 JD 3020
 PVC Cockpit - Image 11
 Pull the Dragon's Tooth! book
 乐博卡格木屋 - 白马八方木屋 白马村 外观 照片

####

Problem: The data should be printed again exactly, line for line.

Answer space:
 JD 3020
 PVC Cockpit - Image 11
 Pull the Dragon's Tooth! book
 乐博卡格木屋 - 白马八方木屋 白马村 外观 照片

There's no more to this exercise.